# Sony No.1 in North America



## jeffa4444 (Aug 31, 2018)

In the first half of 2018 according to an article in Ametaur Photographer Sony are No. 1 in full-frame cameras with either the A7R III, A7III and the new A9 with sports & press photographers in North America. 4 out of every 10 cameras being Sony. 

If this is true its no wonder Nikon are bringing out the Z6 & Z7 and that Canon will announce the EOS R & RF lenses.


----------



## neuroanatomist (Aug 31, 2018)

Old news, but thanks for sharing anyway. 

Worth keeping in mind that Sony has launched multiple FF MILCs recently, including a $2K model.
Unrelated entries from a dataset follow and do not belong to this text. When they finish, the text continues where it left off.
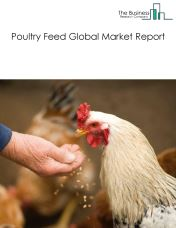 Poultry Feed Global Market Report 2018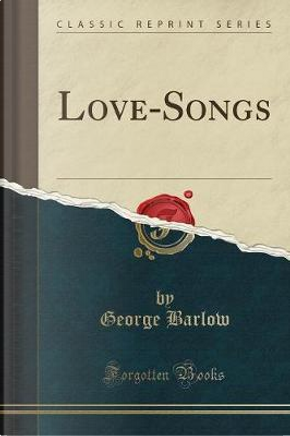Love-Songs (Classic Reprint) by George Barlow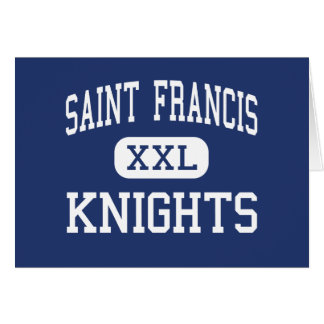 Saint Francis - Knights - High - Alpharetta Greeting Card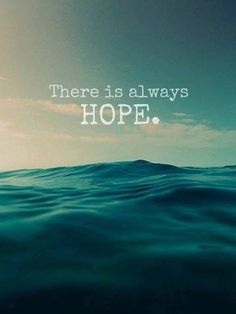 Hope is what gets me through every single day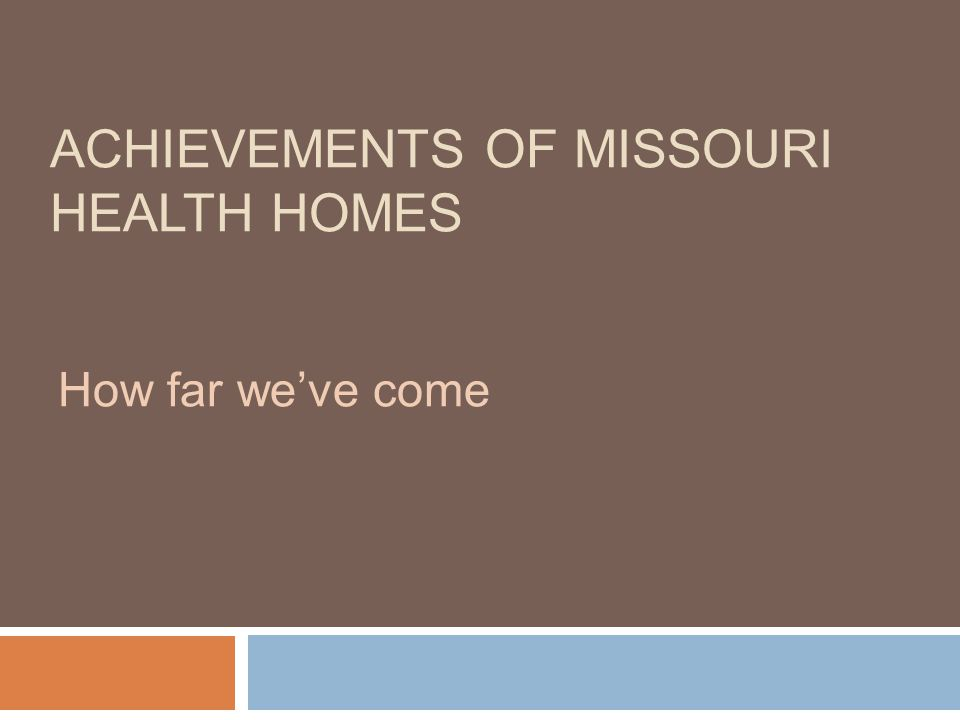 ACHIEVEMENTS OF MISSOURI HEALTH HOMES How far we've come
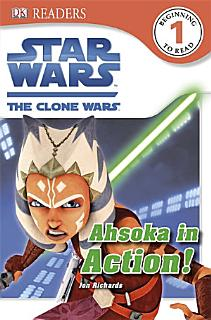 Star Wars the Clone Wars   Ahsoka in Action  Book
Canon hasn't launched and recently, and the Nikon D850 has been out of stock at all major US online retailers for the same period when Sony outsold CaNikon. 

But kudos to Sony for being #1 in a subsegment of the ILC market, in one country, for 6 months. And kudos to Canon for being #1 in the entire ILC market, across the entire world, for >15 years and counting.


----------



## SOD (Sep 1, 2018)

It's not a subset. Sony is #1 in the entire ILC market, in the world, most likely. I can only verify that Canon is #1 in Japan while Sony is #1 in North America and #1 in China. Both North America and China are larger markets than Japan by quite some margin. I don't think Nikon does anywhere near the volume of Sony or Canon anymore. Also, bear in mind when you say Sony has released a ton of bodies lately and Canon hasn't, that Sony releases new bodies every year and Canon doesn't. So this is "as intended" and will likely continue along the same trajectory.

Canon looks ready for a huge release with the 24-70/2.0 zoom and 50/1.2 being released immediately for RF mount mirrorless. I think perhaps Canon will have a comeback starting now, but it probably will be more at the expense of Nikon than of Sony. I don't think Nikon is likely to ever move back up from the #3 spot.


----------